Portfolio manager wishes bonds stopped trading like stocks

Recession fears and potential economic headwinds amp back up while the Treasury bond market has taken off. The 10-year Treasury yield peaked at 5% last Thursday, having since retreated from the rate benchmark. With higher for longer interest rates, and an economy that has not slowed fast enough, Treasury bonds continue to be a safe investment.

Gradient Investments Senior Portfolio Manager Jeremy Bryan joins Yahoo Finance to discuss his views on the current status of the bond market and on what investors need to pay attention to with their investments.

"The very nice part about the pain we've had to take in the bond markets to get here is that you can dial down your risk, still have exposure to the markets overall, but dial down your risk in the penalty isn't going to be as severe as it used to be," Bryan says on risk management.

Click here to watch the full interview on the Yahoo Finance YouTube page or you can watch this full episode of Yahoo Finance Live here.

Video Transcript

- Good to see you, Jeremy. So what do you do right here? Are you looking for any kind of stability in yields? And is that what we need to unlock more consistent gains in stocks from here?

JEREMY BRYAN: I'd love for bonds to stop trading like stocks. [LAUGHS] We historically, over longer periods of time, don't get that.
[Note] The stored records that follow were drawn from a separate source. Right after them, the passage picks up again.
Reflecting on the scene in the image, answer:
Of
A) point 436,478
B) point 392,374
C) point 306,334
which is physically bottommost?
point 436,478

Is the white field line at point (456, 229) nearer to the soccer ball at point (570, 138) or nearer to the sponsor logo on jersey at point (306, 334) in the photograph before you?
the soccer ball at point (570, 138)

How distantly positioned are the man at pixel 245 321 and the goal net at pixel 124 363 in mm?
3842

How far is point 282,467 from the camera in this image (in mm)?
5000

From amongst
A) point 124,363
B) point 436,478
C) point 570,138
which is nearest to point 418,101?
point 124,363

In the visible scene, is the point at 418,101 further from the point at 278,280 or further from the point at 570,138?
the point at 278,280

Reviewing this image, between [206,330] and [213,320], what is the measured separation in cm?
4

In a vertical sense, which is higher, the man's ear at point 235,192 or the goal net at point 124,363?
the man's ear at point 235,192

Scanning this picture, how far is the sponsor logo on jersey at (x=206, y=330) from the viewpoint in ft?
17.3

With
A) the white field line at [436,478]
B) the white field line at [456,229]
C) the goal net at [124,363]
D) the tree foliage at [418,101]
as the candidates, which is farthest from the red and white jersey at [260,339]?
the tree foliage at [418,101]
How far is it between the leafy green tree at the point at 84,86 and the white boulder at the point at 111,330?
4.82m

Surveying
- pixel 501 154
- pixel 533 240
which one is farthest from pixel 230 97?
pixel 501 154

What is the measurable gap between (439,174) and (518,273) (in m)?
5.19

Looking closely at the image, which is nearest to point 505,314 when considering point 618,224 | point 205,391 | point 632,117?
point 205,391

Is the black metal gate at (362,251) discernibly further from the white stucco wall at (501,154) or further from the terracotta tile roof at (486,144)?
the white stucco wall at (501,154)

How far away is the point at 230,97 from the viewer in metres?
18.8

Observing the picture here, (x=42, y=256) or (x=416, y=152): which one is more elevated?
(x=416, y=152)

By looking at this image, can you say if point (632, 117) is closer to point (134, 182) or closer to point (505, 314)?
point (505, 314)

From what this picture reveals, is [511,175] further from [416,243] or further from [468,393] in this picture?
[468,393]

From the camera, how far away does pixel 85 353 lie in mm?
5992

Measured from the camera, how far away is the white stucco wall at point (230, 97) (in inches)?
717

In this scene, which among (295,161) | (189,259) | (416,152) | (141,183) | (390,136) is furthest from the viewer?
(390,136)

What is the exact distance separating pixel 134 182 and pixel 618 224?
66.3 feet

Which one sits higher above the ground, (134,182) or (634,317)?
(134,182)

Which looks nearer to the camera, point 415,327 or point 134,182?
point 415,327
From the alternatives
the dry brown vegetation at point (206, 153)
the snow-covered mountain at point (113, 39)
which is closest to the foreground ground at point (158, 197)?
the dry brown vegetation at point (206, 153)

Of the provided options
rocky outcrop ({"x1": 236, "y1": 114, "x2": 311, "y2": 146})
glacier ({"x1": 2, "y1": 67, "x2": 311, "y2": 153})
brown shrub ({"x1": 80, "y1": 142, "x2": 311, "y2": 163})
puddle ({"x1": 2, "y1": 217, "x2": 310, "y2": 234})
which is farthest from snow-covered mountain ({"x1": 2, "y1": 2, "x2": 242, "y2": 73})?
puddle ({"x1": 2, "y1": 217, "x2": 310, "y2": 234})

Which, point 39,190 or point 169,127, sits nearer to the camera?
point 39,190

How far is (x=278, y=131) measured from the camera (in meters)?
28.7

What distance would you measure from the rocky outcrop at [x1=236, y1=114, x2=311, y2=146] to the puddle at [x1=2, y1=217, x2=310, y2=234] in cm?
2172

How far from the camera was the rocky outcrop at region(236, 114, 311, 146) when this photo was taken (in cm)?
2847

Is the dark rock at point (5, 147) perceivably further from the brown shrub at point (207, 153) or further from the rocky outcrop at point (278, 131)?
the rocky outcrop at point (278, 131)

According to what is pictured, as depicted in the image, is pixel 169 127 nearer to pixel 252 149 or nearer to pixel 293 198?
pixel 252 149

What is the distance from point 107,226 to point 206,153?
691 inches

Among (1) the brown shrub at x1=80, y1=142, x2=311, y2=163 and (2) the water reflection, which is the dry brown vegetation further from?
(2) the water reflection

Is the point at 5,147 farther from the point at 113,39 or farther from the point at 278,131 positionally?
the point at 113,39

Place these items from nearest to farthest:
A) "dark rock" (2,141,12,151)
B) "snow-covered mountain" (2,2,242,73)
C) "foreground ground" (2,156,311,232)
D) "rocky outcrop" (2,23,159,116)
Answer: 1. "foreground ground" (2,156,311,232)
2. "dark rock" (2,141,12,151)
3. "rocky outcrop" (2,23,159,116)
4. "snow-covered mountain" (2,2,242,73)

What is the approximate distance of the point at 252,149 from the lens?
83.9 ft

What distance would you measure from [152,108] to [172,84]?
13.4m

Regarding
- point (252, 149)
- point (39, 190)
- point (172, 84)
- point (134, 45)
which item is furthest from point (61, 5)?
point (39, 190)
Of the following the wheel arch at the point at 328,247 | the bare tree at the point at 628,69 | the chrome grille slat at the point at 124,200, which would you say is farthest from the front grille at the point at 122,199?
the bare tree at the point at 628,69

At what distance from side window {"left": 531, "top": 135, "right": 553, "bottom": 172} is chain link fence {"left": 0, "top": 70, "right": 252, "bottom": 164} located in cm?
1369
I mean, the 10-year does not often go from 375 to 499 in a very short period of time. So yes, stabilization-- I think stabilization is probably your best case scenario for a rally in Q4.

I think if we start to see stabilization in rates in what's happening in the earnings picture right now, which is OK, still beating, still coming in, there's things-- things aren't falling apart, I think you get both of those. I think you have a good stage for a rally in Q4. So yes, stabilization to a slight decline in the long-term 10-year rate would be a phenomenal backdrop for stocks I think.

- And Jeremy, are you in that higher for longer camp? Is that what you see in the months, quarters ahead?

JEREMY BRYAN: Definitely for probably the remainder of the year. We're probably going to be right where we are. That's what the feds communicated, is they're in no particular rush to be cutting. So I don't see a reason for that to do so.

Now, again, the massive acceleration in the long end is a little bit of a different story. And the effect of 10 years going up this fast usually doesn't continue up and up and up and higher. Could it happen? Sure, but the call of 7%, 8% rates I think is a bit of a stretch in my imagination. It's possible and certainly you have to understand that that's possible.

But I think it's much more a trend of a stabilization in the long term rates and a higher for longer, maybe there for a little while. But I think the most likely rate is probably currently where we are to lower.

So that's our thought right now with regard to how we're bond positioning as well in the effect of if we get that, we think there's a certain amount of stocks that will do well. I think the general markets will do well and bond positioning as a result of that. Not extending duration too far, but thinking about some duration in the portfolio.

- And so-- and more broadly, and I understand that what you're talking about speaks to this question, but how are you thinking about risk right now and what your risk appetite is in this environment?

JEREMY BRYAN: The very nice part about the pain that we've had to take in the bond markets to get here is that you can dial down your risk, still have exposure to the markets overall. But dial down your risk, and the penalty isn't as severe as it used to be.

Two years ago, if you said I'm going to dial down my risk, I'm basically getting zero return. Now, I can say, I'm going to dial down my risk, still get 4% or 5% from a cash holding. There's nothing wrong with having a piece of that there.

But what I'm saying is that you don't issue your stock portfolios that, again, over longer periods of time-- I mean, 60% of the time over the last 90 years, the stock market has been up over 10%. So even though you're getting 4% and 5% in cash, don't leave your stocks alone, which can have significant rallies. You want to have a piece of both, and that's absolutely fine.